• _Task objective_: Start at the line containing "How much distance divides" and transcribe every line exactly through the end of the records below, and only those lines.

• _Questions about pictured scenes_:

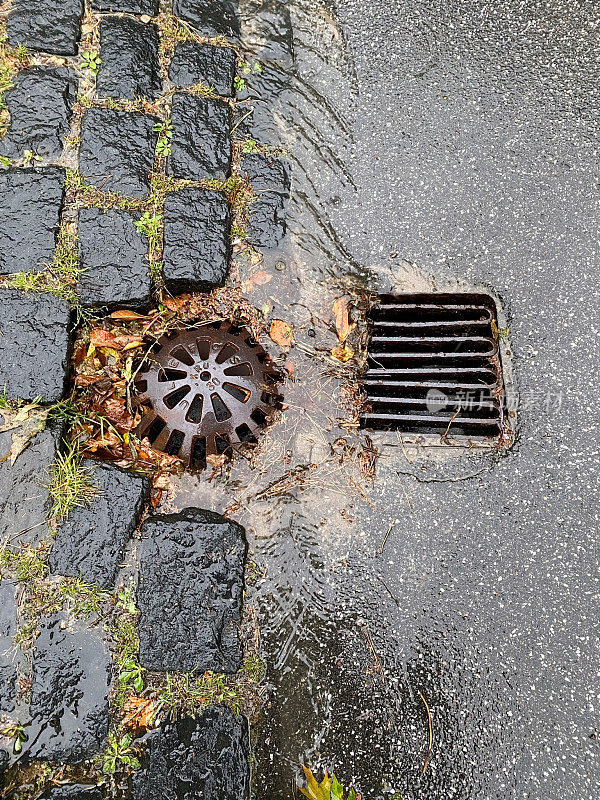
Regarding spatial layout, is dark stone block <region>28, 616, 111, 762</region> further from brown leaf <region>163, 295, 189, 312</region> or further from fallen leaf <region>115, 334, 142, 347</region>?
brown leaf <region>163, 295, 189, 312</region>

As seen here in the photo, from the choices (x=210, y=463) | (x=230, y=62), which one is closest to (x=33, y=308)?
(x=210, y=463)

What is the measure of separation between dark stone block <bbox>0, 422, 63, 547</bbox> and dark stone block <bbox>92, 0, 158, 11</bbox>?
2027mm

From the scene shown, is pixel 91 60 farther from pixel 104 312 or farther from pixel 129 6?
pixel 104 312

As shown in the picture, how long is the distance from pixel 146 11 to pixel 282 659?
296 cm

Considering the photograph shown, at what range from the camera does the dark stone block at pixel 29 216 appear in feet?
8.30

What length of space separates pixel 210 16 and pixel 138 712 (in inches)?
121

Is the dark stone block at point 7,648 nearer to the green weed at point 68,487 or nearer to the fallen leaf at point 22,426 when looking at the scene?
the green weed at point 68,487

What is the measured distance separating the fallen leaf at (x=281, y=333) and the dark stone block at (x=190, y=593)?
0.82 m

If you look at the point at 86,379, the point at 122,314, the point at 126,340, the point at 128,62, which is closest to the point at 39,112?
the point at 128,62

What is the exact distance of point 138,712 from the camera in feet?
7.18

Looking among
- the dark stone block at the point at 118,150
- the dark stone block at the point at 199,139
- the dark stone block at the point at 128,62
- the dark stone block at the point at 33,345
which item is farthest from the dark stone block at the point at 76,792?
the dark stone block at the point at 128,62

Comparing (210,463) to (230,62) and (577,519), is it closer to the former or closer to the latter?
(577,519)

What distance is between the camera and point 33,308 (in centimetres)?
249

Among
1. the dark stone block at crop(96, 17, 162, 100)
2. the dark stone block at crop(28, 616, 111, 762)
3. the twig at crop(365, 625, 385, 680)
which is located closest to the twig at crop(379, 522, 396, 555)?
the twig at crop(365, 625, 385, 680)
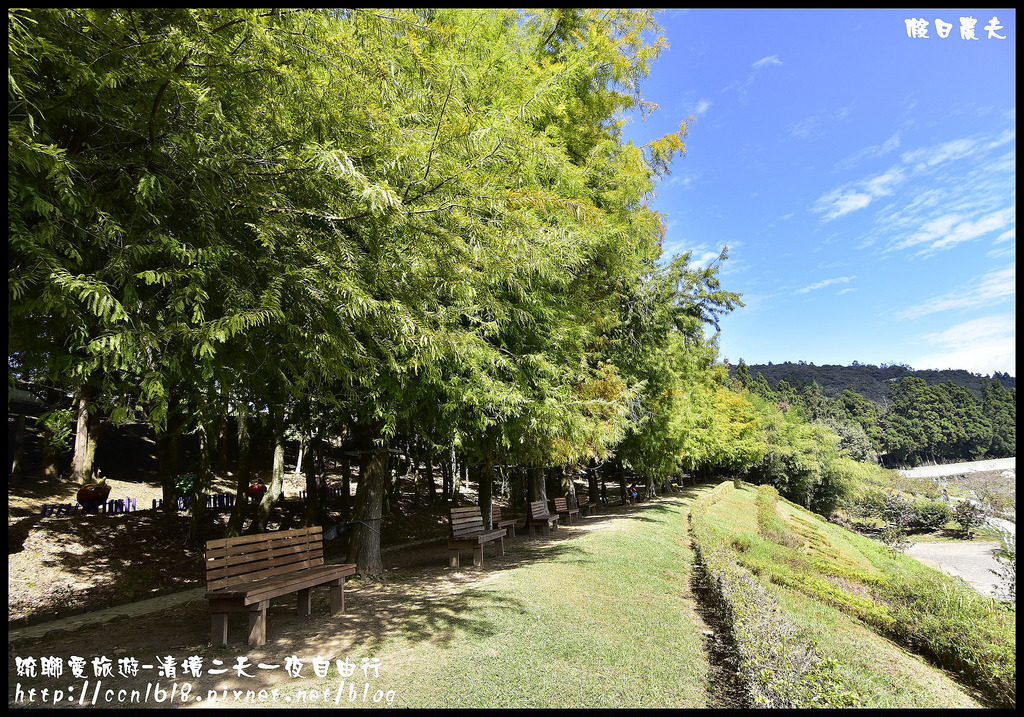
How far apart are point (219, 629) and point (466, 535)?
509 centimetres

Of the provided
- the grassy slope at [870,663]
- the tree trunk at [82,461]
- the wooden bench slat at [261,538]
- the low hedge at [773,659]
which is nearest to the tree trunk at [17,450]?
the tree trunk at [82,461]

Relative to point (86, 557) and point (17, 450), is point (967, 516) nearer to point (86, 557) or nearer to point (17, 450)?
point (86, 557)

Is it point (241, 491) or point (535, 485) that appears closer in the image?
point (241, 491)

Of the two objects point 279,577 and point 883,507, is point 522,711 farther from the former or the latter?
point 883,507

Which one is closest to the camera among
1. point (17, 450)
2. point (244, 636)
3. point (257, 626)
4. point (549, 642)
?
point (257, 626)

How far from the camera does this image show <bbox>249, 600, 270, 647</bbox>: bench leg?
498 cm

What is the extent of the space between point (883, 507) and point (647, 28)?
134ft

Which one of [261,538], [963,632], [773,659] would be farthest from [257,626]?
[963,632]

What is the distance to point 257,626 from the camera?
5.04m

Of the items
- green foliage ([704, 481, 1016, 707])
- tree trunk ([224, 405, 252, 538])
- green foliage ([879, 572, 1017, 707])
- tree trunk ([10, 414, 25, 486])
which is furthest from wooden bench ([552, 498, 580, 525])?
tree trunk ([10, 414, 25, 486])

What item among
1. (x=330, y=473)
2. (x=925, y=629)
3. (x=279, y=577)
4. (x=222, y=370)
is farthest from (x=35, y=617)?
(x=330, y=473)

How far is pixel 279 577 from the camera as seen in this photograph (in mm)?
5777

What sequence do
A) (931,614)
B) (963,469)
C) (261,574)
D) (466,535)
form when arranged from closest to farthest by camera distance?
(261,574), (931,614), (466,535), (963,469)

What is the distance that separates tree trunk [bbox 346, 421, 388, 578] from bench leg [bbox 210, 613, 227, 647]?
3.54 meters
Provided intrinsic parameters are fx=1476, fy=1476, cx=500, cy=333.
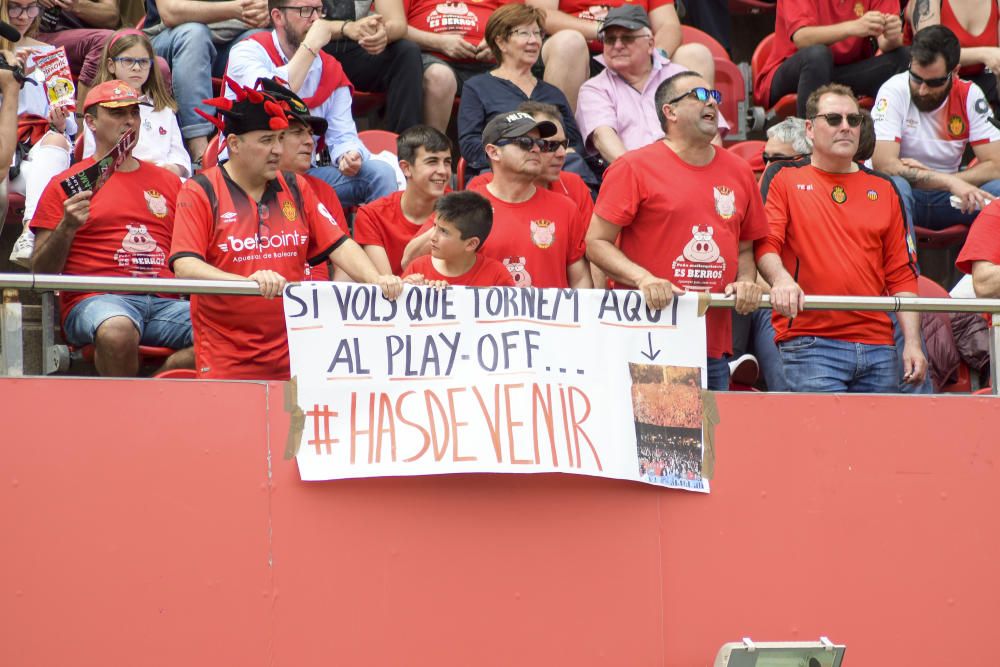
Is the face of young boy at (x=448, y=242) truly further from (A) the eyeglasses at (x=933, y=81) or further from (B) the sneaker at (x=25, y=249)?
(A) the eyeglasses at (x=933, y=81)

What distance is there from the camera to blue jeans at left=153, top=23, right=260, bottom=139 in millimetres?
8031

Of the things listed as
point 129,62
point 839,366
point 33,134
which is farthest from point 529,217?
point 33,134

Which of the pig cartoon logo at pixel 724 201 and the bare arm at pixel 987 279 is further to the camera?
the bare arm at pixel 987 279

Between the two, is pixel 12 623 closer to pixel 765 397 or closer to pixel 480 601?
pixel 480 601

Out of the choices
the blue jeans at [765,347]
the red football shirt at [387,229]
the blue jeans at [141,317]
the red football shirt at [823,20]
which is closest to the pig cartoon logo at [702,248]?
the blue jeans at [765,347]

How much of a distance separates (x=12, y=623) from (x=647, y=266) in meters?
2.90

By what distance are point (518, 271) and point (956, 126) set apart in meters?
3.57

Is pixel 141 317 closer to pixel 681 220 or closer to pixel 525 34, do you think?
pixel 681 220

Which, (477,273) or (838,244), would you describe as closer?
(477,273)

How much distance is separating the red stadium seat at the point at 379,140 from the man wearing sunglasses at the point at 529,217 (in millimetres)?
1763

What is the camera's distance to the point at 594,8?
9352 millimetres

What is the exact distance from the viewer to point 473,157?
791 cm

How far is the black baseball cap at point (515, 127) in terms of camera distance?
656 cm

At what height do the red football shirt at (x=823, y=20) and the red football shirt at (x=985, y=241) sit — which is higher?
the red football shirt at (x=823, y=20)
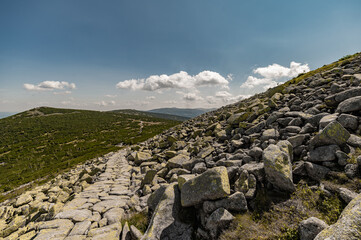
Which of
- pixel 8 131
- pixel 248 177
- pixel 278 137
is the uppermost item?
pixel 278 137

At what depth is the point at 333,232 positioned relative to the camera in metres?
2.81

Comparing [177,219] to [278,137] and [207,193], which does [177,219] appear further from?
[278,137]

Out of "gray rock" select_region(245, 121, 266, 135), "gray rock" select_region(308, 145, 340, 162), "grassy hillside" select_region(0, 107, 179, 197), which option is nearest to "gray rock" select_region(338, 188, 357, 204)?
"gray rock" select_region(308, 145, 340, 162)

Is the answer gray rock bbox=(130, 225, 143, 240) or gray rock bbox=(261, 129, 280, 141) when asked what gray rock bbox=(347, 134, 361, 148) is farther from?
gray rock bbox=(130, 225, 143, 240)

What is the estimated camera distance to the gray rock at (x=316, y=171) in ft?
16.5

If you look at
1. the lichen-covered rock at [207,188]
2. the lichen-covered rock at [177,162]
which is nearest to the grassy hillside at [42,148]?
the lichen-covered rock at [177,162]

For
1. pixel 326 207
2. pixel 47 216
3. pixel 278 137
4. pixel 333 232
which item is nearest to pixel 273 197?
pixel 326 207

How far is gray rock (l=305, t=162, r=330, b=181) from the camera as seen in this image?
16.5 feet

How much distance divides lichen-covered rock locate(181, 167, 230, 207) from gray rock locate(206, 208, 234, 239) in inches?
23.0

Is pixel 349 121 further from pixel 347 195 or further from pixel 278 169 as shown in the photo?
pixel 278 169

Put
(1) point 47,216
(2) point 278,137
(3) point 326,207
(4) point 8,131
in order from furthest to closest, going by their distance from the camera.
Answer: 1. (4) point 8,131
2. (2) point 278,137
3. (1) point 47,216
4. (3) point 326,207

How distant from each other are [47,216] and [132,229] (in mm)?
5764

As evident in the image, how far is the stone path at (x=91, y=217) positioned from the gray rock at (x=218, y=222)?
4083mm

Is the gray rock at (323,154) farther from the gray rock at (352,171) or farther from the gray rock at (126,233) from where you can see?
the gray rock at (126,233)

• _The solution_:
How much distance divides lichen-covered rock locate(181, 167, 230, 207) from gray rock locate(206, 208, 234, 239) in inches?
23.0

Is pixel 349 121 further from pixel 347 195 or further from pixel 278 169 as shown in the photo?
pixel 278 169

Put
(1) point 47,216
(2) point 278,137
(3) point 326,207
(4) point 8,131
in order from furthest to closest, going by their distance from the camera.
Answer: 1. (4) point 8,131
2. (2) point 278,137
3. (1) point 47,216
4. (3) point 326,207

How distant from each other are [47,216] and [132,229] (in mm)?
5764

As evident in the image, how far is the stone path at (x=91, y=217) positioned from the gray rock at (x=218, y=222)?
4083mm

Is the gray rock at (323,154) farther from the gray rock at (352,171) or farther from the gray rock at (126,233) from where you can see?
the gray rock at (126,233)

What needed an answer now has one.